#### Assignment:
The full listing, reproduced exactly, is what the response must contain.
*** Listed records
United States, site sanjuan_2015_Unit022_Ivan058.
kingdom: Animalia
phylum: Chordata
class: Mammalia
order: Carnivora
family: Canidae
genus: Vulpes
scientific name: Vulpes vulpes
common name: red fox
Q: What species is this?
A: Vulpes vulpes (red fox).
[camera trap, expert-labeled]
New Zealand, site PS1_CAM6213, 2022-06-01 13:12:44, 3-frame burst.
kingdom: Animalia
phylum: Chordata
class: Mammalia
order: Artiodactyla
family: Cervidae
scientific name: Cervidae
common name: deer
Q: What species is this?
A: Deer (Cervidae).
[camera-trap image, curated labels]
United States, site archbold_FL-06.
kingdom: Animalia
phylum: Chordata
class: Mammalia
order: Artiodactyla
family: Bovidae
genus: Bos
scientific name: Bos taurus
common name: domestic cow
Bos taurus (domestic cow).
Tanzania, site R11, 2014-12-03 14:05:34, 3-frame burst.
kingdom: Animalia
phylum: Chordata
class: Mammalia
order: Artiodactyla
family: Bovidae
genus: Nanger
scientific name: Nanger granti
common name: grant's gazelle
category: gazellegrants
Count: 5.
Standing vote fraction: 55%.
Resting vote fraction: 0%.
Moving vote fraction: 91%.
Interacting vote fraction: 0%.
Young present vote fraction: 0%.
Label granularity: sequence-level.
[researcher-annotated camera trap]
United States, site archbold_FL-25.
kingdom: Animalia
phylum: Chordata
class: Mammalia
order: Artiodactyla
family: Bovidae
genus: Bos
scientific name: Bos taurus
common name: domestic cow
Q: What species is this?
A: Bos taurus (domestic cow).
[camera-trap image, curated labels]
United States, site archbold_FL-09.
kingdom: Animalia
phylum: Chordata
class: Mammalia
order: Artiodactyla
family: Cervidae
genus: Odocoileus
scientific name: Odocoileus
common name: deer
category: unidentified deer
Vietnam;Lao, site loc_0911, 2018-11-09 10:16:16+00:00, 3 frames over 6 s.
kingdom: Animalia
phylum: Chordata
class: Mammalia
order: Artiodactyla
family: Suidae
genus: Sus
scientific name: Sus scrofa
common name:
******
#### Response:
United States, site sanjuan_2015_Unit022_Ivan058.
kingdom: Animalia
phylum: Chordata
class: Mammalia
order: Carnivora
family: Canidae
genus: Vulpes
scientific name: Vulpes vulpes
common name: red fox
Q: What species is this?
A: Vulpes vulpes (red fox).
[camera trap, expert-labeled]
New Zealand, site PS1_CAM6213, 2022-06-01 13:12:44, 3-frame burst.
kingdom: Animalia
phylum: Chordata
class: Mammalia
order: Artiodactyla
family: Cervidae
scientific name: Cervidae
common name: deer
Q: What species is this?
A: Deer (Cervidae).
[camera-trap image, curated labels]
United States, site archbold_FL-06.
kingdom: Animalia
phylum: Chordata
class: Mammalia
order: Artiodactyla
family: Bovidae
genus: Bos
scientific name: Bos taurus
common name: domestic cow
Bos taurus (domestic cow).
Tanzania, site R11, 2014-12-03 14:05:34, 3-frame burst.
kingdom: Animalia
phylum: Chordata
class: Mammalia
order: Artiodactyla
family: Bovidae
genus: Nanger
scientific name: Nanger granti
common name: grant's gazelle
category: gazellegrants
Count: 5.
Standing vote fraction: 55%.
Resting vote fraction: 0%.
Moving vote fraction: 91%.
Interacting vote fraction: 0%.
Young present vote fraction: 0%.
Label granularity: sequence-level.
[researcher-annotated camera trap]
United States, site archbold_FL-25.
kingdom: Animalia
phylum: Chordata
class: Mammalia
order: Artiodactyla
family: Bovidae
genus: Bos
scientific name: Bos taurus
common name: domestic cow
Q: What species is this?
A: Bos taurus (domestic cow).
[camera-trap image, curated labels]
United States, site archbold_FL-09.
kingdom: Animalia
phylum: Chordata
class: Mammalia
order: Artiodactyla
family: Cervidae
genus: Odocoileus
scientific name: Odocoileus
common name: deer
category: unidentified deer
Vietnam;Lao, site loc_0911, 2018-11-09 10:16:16+00:00, 3 frames over 6 s.
kingdom: Animalia
phylum: Chordata
class: Mammalia
order: Artiodactyla
family: Suidae
genus: Sus
scientific name: Sus scrofa
common name:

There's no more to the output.